Это же разочарование ожидало его в России, когда он наконец-то решился переехать из Вермонта в Москву. Роль властителя дум оказалась изъятой из репертуара культурных ролей, но не под влиянием бездуховной массовой культуры, а в силу естественного хода вещей. Слово после Освенцима и Гулага перестало быть мерилом истины, литература уже не «наше все», а писатель — в лучшем случае, собеседник, интеллектуал, комментатор прошлого и настоящего, творец парадоксальных или банальных интерпретаций, в разной степени занимательных, в худшем — создатель либретто для мыльных опер. Сам Солженицын своим «Архипелагом» способствовал ослаблению литературоцентристских тенденций в русской культуре, но либо не понимает это, либо не способен согласиться с собственной миссией.
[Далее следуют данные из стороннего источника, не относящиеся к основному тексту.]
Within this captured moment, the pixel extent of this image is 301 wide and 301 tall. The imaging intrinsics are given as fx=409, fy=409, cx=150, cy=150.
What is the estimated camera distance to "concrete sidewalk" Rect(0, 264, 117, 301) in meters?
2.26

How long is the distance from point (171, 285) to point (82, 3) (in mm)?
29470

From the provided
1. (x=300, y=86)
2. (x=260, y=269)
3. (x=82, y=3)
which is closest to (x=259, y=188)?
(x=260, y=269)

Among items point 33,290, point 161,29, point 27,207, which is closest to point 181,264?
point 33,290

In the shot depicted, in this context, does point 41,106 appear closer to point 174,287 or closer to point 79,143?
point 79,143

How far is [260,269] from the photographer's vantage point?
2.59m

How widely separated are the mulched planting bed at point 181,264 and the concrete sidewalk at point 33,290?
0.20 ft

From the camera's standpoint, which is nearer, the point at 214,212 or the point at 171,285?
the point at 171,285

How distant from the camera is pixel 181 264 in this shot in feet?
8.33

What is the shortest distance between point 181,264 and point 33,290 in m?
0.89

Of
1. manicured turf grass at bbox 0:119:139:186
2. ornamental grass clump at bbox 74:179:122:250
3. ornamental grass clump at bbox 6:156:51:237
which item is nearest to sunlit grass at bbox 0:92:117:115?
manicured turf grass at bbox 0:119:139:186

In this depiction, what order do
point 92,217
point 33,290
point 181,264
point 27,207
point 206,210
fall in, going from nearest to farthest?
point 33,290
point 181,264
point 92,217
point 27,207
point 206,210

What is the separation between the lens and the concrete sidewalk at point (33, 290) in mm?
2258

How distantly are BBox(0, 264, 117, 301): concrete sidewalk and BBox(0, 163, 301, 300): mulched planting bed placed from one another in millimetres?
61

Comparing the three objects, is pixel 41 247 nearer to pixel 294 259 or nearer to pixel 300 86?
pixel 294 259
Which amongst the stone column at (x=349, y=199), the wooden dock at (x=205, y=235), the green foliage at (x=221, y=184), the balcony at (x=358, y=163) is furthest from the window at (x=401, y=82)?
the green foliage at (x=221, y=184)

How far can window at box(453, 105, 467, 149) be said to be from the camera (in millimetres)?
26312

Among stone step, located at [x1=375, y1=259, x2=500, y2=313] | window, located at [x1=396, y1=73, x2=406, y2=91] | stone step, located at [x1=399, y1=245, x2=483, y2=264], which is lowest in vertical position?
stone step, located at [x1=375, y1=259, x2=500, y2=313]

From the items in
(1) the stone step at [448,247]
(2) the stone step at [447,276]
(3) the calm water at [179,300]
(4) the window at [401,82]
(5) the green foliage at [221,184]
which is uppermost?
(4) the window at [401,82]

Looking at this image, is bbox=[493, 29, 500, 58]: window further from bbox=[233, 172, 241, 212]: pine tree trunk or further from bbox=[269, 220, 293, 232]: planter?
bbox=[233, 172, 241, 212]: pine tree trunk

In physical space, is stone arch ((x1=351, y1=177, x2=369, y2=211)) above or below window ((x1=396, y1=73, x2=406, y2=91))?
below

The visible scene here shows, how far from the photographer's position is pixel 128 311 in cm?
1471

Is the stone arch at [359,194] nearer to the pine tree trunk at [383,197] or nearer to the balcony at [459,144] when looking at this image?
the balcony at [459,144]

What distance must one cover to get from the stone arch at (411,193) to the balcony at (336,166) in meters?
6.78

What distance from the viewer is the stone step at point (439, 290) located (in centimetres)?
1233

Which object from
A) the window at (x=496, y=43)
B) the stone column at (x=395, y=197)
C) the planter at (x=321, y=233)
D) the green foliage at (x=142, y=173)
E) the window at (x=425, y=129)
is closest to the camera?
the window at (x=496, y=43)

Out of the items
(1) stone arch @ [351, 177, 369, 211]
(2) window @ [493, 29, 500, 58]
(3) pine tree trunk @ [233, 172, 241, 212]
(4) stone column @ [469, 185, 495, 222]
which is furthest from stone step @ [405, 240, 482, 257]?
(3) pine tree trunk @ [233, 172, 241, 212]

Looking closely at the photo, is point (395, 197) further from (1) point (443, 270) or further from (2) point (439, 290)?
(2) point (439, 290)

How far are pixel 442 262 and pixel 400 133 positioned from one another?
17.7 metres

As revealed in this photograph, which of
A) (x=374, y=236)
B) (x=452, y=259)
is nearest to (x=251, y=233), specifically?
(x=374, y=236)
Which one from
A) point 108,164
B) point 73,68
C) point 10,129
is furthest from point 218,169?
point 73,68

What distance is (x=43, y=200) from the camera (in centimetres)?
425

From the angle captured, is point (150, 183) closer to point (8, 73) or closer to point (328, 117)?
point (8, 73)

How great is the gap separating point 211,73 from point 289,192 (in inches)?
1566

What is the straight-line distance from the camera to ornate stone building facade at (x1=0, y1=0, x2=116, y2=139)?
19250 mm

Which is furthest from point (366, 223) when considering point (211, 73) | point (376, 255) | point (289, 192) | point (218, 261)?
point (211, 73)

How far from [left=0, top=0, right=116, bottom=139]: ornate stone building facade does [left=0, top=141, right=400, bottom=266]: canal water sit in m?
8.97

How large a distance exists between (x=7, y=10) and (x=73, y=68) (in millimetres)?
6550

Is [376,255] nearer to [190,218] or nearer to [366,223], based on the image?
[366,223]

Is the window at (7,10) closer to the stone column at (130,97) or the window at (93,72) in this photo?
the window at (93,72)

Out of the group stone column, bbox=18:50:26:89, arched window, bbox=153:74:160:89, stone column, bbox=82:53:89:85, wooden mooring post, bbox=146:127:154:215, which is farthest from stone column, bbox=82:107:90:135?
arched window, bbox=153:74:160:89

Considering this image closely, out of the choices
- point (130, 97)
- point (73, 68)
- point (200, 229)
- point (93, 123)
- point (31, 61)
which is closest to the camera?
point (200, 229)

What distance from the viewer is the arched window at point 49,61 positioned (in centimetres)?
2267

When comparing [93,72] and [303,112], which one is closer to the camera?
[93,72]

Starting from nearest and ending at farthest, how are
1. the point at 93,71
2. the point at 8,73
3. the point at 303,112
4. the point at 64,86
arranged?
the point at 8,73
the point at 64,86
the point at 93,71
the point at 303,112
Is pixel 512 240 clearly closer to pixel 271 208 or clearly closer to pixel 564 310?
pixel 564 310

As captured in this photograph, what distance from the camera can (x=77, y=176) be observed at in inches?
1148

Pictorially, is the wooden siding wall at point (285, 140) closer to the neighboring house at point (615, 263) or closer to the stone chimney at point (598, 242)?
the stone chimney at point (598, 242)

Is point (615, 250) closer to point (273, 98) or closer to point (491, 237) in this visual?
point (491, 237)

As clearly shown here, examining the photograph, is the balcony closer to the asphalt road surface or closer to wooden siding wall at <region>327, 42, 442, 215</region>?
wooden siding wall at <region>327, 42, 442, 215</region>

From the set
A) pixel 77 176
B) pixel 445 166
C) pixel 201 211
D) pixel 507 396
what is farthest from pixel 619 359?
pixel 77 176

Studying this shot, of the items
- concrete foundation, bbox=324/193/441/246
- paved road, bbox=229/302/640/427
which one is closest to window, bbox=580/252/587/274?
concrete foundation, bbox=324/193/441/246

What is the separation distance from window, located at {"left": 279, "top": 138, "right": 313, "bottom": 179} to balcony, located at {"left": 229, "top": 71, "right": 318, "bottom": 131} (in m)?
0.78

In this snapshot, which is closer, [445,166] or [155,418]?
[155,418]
Все, что сделал и делает до сих пор Солженицын после возвращения в Россию, укладывается в программу безуспешной реанимации роли писателя как властителя дум. Для этого он и придумал премию, награждая тех, кто, как и он сам, недоволен сегодняшним социальным статусом литературы. Было бы странно, если бы своей премией он отметил Пригова или Сорокина: за какие коврижки, хочется спросить? Хотя именно они настоящие последователи автора «Ракового корпуса», утонившие многие координаты идеологических констант и снявшие груз с души у тех, кого этот груз измучил как раковая опухоль. Солженицын поставил диагноз, а резать, кромсать, с мрачной веселостью и дикой энергией, стали уже концептуалисты. Но Пригов и Сорокин — манипуляторы, для них что Марков, что Мандельштам, что Кочетов, что Ахматова: все — фетиши и объекты манипуляции. Разве можно было наградить их с формулировкой «за пронзительное выражение поэзии и трагедии народной жизни в сращенности с русской природой и речью, душевность и целомудрие в воскрешении добрых начал»? Нет, потому что эта формула — выражение комплекса неполноценности, помноженного на комплекс превосходства. Зато Распутин, который во времена советской цензуры был (или казался) смелым обличителем и радетелем за народную правду, а ныне стал скучной и мрачной архаикой, весь, как Афродита из пены, вышел из этой самой «сращенности», «пронзительных выражений» и «целомудрия», которое, позволь ему, будет опять головы рубить.